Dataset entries

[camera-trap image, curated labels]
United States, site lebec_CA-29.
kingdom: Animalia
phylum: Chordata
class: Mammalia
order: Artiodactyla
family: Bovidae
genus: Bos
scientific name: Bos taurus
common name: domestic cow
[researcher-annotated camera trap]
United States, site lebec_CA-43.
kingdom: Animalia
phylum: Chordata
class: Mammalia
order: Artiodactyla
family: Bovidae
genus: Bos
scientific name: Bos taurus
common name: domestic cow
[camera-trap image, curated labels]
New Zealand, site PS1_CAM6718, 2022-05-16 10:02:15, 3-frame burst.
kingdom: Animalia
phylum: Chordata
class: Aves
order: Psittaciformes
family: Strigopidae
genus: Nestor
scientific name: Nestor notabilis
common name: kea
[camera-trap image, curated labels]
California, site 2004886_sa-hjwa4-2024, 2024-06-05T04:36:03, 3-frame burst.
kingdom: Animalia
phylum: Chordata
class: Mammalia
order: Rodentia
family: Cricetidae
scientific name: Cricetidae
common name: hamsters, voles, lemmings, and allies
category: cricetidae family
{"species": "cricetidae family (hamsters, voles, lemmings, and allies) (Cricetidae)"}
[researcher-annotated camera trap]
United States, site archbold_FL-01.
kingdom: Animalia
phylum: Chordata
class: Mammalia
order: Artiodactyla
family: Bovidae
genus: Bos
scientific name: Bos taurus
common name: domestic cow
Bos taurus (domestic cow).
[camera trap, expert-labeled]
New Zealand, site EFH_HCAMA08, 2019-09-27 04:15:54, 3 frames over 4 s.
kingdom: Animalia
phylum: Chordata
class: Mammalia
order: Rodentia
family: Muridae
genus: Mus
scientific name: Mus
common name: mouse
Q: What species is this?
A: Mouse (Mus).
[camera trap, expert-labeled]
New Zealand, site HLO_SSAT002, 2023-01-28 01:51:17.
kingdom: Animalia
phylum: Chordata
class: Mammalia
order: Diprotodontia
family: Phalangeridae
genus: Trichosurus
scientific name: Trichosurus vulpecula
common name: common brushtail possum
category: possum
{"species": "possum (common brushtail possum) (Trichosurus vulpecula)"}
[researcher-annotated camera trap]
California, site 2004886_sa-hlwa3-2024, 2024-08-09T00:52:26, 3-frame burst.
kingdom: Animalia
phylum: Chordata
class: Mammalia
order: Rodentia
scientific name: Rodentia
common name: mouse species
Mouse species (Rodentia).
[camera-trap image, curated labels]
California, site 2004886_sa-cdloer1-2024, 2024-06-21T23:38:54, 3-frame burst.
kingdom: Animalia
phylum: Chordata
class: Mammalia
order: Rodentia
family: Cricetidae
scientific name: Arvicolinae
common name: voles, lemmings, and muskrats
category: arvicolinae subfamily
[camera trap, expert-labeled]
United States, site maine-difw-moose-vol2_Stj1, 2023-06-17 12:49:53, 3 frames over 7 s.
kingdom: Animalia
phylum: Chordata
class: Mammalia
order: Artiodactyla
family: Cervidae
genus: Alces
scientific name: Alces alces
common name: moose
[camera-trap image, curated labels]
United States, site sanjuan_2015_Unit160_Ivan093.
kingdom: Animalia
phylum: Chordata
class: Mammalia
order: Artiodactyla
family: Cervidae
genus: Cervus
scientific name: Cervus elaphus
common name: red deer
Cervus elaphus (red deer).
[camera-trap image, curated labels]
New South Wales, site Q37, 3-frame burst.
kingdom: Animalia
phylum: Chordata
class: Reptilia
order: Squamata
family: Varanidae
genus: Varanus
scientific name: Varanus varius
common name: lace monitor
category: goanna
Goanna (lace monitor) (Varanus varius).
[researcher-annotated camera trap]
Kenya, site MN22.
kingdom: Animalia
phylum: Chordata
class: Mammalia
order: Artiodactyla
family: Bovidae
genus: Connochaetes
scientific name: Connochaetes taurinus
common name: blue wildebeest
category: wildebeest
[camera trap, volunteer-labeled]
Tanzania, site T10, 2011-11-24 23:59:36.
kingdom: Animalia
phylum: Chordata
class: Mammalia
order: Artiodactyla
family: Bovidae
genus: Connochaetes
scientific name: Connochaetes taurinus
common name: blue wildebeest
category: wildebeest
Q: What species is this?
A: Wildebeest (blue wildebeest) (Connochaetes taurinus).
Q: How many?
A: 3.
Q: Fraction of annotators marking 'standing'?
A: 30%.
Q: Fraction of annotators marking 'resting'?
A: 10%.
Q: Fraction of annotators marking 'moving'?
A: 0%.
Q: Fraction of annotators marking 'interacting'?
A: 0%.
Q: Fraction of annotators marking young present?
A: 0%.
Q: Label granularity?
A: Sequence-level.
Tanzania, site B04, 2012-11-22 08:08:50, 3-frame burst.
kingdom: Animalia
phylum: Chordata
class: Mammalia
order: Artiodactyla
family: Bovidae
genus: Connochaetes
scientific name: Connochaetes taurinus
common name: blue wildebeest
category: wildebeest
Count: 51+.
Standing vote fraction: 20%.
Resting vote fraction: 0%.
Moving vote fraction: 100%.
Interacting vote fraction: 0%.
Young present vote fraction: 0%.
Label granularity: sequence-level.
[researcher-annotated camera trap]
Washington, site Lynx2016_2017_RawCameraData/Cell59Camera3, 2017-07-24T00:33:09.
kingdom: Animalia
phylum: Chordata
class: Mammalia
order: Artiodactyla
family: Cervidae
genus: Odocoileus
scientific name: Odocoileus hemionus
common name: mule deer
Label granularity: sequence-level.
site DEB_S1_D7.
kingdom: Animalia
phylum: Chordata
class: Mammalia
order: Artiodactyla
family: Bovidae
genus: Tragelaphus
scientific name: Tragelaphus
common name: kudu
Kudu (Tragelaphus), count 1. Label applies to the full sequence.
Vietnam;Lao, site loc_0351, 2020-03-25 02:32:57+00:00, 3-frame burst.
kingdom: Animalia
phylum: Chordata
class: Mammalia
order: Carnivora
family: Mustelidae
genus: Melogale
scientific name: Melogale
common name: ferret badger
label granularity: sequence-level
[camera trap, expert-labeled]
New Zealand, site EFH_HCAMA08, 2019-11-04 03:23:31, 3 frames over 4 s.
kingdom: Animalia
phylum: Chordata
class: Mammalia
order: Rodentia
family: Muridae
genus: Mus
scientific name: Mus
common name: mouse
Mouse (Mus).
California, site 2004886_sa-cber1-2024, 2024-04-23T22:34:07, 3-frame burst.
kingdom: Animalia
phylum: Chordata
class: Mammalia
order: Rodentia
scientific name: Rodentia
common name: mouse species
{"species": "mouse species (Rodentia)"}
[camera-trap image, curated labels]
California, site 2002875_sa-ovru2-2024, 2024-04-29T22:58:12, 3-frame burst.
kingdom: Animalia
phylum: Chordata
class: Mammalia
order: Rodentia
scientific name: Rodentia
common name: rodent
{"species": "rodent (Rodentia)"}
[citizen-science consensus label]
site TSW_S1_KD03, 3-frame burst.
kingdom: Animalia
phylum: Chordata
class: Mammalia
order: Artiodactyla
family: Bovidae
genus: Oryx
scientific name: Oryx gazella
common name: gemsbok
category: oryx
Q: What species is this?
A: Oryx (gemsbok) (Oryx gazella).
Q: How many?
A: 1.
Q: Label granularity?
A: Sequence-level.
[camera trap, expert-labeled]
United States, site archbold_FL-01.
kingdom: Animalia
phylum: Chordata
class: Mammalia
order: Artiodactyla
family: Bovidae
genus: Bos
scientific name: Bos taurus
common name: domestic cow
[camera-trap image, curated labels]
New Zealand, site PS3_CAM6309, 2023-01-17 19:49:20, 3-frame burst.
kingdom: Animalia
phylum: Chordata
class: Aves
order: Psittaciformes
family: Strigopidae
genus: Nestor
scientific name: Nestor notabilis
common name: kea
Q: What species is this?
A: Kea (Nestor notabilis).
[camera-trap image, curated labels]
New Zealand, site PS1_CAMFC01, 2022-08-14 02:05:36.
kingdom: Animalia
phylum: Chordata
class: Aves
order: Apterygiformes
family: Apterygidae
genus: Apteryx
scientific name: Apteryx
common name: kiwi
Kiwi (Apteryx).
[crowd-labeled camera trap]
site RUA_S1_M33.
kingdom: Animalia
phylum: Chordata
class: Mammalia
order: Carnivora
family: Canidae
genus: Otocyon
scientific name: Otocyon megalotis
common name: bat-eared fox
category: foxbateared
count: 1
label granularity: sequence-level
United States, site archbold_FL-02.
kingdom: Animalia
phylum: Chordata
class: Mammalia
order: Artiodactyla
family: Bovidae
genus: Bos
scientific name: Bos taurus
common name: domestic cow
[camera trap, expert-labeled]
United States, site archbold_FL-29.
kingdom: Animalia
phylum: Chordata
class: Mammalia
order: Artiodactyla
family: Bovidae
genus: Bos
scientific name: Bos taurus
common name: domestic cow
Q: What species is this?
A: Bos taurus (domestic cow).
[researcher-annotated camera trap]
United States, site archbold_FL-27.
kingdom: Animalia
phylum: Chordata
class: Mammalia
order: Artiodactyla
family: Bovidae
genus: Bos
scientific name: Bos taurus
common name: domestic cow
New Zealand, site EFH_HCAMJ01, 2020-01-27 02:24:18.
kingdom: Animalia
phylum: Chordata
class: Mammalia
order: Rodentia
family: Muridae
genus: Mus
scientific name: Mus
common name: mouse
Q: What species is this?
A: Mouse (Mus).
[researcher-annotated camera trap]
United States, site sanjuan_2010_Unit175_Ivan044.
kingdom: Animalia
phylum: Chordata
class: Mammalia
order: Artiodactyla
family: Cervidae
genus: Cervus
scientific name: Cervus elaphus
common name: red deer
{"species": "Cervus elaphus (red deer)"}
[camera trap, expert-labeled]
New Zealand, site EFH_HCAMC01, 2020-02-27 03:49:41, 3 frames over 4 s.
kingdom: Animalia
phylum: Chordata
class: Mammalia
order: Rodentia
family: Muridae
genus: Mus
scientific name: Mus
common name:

What needs to be done
Report only how many lines in the records contain the word "marking".

Task result
5